Hacía medio siglo, por lo menos, que no se daba en Lima el
escándalo de un suicidio. Calcúlese la
sensación que éste produciría. De fijo que
proporcionó tema para conversar un año; que, por
entonces, los sucesos no envejecían, como hoy, a las
veinticuatro horas.
Tan raro era un suicidio en Lima, que formaba época,
digámoslo así. En este siglo, y hasta que se
proclamó la independencia, sólo había
noticia de dos: el de Mauro Cordato y el de Don Antonio de Errea,
caballero de la orden de Calatrava, regidor perpetuo del Cabildo,
prior del tribunal del Consolado, y tesorero de la acaudalada
congregación de la O. Errea, que en 1816 ejercía el
muy honorífico cargo de alcaide de la ciudad, llevaba el
guión o estandarte en una de las solemnes procesiones de
catedral, cuando tuvo la desdicha de que un cohete o volador mal
lanzado le reventara en la cabeza, dejándolo sin sentido.
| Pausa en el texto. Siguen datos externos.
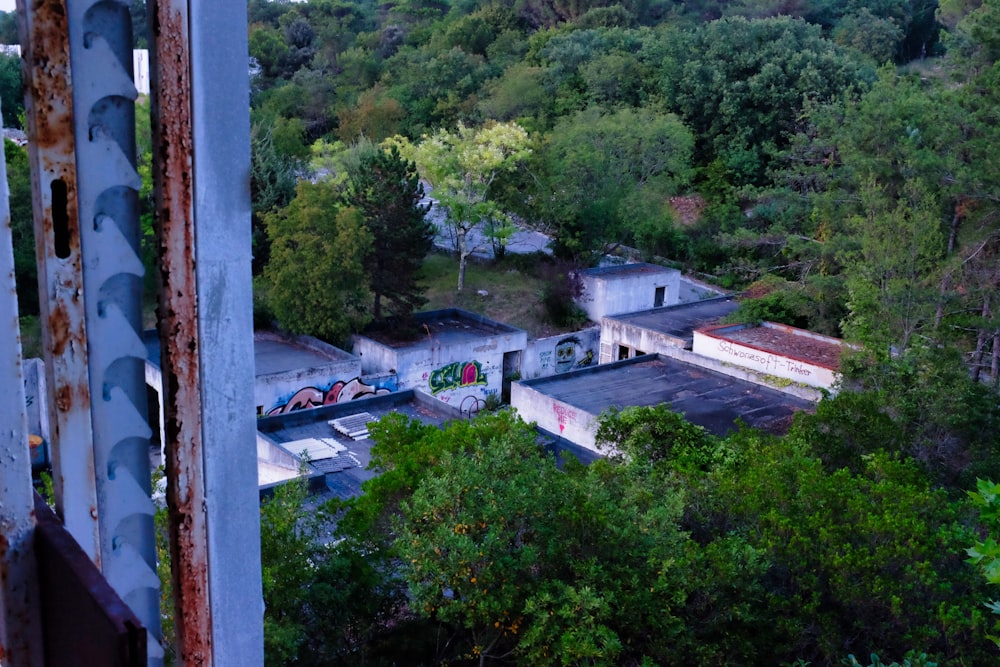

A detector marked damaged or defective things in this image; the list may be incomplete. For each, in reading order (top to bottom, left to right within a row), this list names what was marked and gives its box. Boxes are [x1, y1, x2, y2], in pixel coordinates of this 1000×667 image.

rusty metal beam [0, 98, 45, 667]
rusty metal beam [16, 0, 100, 568]
rust stain on metal [151, 1, 212, 664]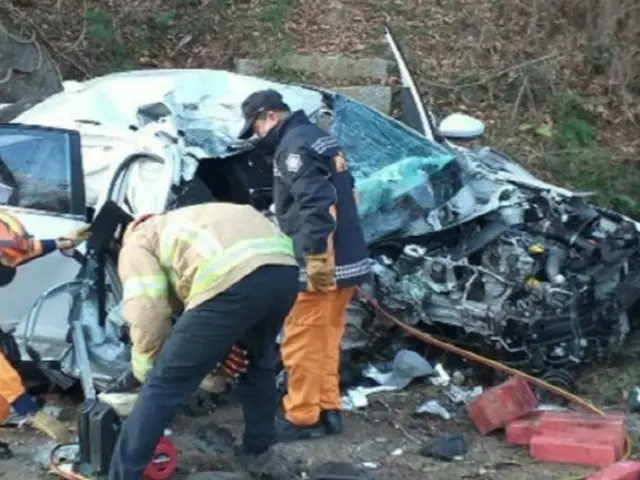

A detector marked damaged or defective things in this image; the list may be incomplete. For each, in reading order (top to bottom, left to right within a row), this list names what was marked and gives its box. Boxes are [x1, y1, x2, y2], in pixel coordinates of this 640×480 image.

shattered windshield [0, 124, 75, 213]
severely wrecked car [1, 27, 640, 402]
shattered windshield [330, 94, 460, 244]
exposed car engine [364, 186, 640, 374]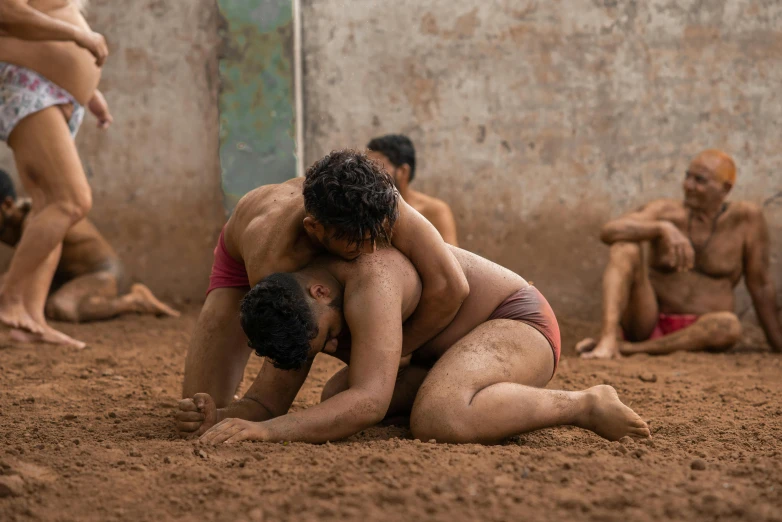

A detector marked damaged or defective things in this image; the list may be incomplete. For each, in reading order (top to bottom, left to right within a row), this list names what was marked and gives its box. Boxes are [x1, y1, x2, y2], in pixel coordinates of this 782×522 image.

Parece que, a pesar de la prolija curación, no
quedó con el juicio muy en sus cabales; pues en 1819
subiose un día al campanario de la Merced y dio el salto
mortal. Los maldicientes de esa época dijeron... (yo no lo
digo, y dejo la verdad en su sitio)... dijeron... (y no hay que
meterme a mí en la danza ni llamarme cuentero, chismoso y
calumniador)... Conque decíamos que los maldicientes
dijeron... (y repito que no vaya alguien a incomodarse y
agarrarla conmigo) que la causa del tal suicidio fue el haber
confiado Errea a su hijo político, que era factor de la
real compañía de Filipinas, una gruesa suma
perteneciente a la congregación de la O, dinero que el
otro no devolvió en la oportunidad precisa.
La iglesia dispuso que el cadáver de Mauro Cordato no
fuera sepultado en lugar sagrado, sino en el cerrito de las
Ramas.
Ni los compañeros de libertinaje con quienes derrochara
sus caudales el infeliz joven dieron muestra de aflicción
por su horrible desventura. Y eso que en vida contaba los amigos
por docenas.
Rectifico. La fosa de Mauro Cordato tuvo durante tres días
un guardián leal que no permitió se acercase nadie
a profanarla; que se mantuvo firme en su puesto, sin comer ni
beber, como el centinela que cumple con la consigna, y que al fin
quedó sobre la tumba muerto de inanición.
Desde entonces, y no sin razón, los viejos de Lima dieron
en decir: «El mejor amigo... un perro».